◆ **Text segment**:
* * *
A Symptom or a Stage?

Overview

When children are late in hitting developmental milestones, parents worry. And no delay causes more parental anxiety than late talking, which is associated in many parents’ minds with such serious conditions as autism and severe intellectual disability. In fact, as children’s speech expert Stephen Camarata points out in this enlightening book, children are late in beginning to talk for a wide variety of reasons. For some children, late talking may be a symptom of other, more serious, problems; for many others, however, it may simply be a stage with no long-term complications.

Camarata describes in accessible language what science knows about the characteristics and causes of late talking. He explains that late talking is only one of a constellation of autism symptoms. Although all autistic children are late talkers, not all late-talking children are autistic.
* * *
◆ **Recorded data**:
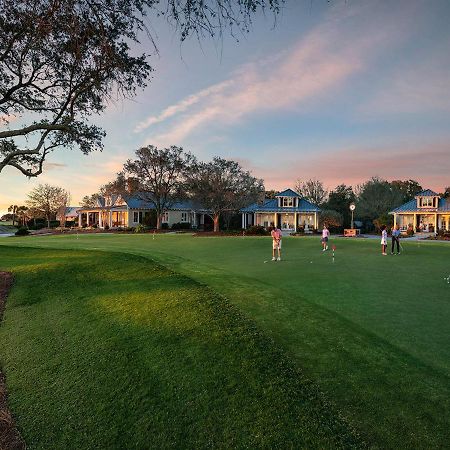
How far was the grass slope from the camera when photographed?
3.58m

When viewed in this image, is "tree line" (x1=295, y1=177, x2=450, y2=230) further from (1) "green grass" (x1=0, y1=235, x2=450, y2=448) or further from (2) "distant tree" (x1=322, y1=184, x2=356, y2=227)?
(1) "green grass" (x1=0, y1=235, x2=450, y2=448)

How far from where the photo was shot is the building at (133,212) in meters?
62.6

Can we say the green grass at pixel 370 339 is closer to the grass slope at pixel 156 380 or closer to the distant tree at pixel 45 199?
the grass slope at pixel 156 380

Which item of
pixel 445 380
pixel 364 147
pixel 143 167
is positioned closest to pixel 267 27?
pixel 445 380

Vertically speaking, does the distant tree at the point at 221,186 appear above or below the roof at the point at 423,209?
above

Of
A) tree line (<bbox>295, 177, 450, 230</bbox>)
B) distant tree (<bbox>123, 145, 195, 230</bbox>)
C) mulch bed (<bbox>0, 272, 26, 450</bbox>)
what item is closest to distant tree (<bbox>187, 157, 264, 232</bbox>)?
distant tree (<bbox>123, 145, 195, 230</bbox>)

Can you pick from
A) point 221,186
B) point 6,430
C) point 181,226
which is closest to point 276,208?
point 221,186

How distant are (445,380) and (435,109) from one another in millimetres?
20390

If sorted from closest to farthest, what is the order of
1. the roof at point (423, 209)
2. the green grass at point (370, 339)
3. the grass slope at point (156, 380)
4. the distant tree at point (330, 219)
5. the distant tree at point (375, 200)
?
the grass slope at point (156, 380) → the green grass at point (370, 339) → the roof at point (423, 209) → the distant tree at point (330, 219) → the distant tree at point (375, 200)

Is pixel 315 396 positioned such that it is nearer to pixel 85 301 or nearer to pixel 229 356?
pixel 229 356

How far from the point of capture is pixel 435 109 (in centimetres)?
* * *
◆ **Work order 1**:
According to the late-talking overview, what is Stephen Camarata's area of expertise?
◆ **Work order 2**:
List each thing that the late-talking overview says Camarata points out, describes, or explains.
◆ **Work order 3**:
Write a continuation of the late-talking overview that picks up after its final sentence.

◆ **Answer 1**:
He is an expert on children's speech.

◆ **Answer 2**:
- Children are late in beginning to talk for a wide variety of reasons.
- What science knows about the characteristics and causes of late talking.
- Late talking is only one of a constellation of autism symptoms.

◆ **Answer 3**:
Camarata draws on more than twenty-five years of professional experience diagnosing and treating late talkers—and on his personal experience of being a late talker himself and having a late-talking son. He provides information that will help parents navigate the maze of doctors, speech therapists, early childhood services, and special education; and he describes the effect that late talking may have on children’s post-talking learning styles.

About the Author

Stephen M. Camarata is Professor in the Department of Hearing and Speech Sciences at Vanderbilt School of Medicine.

Reviews

The book on late-talking children. Stephen Camarata is a godsend for their parents.
The American Spectator

For parents who have a small child who is still not talking, at an age when other children have long since begun to speak, there is no better gift than the new book Late-Talking Children.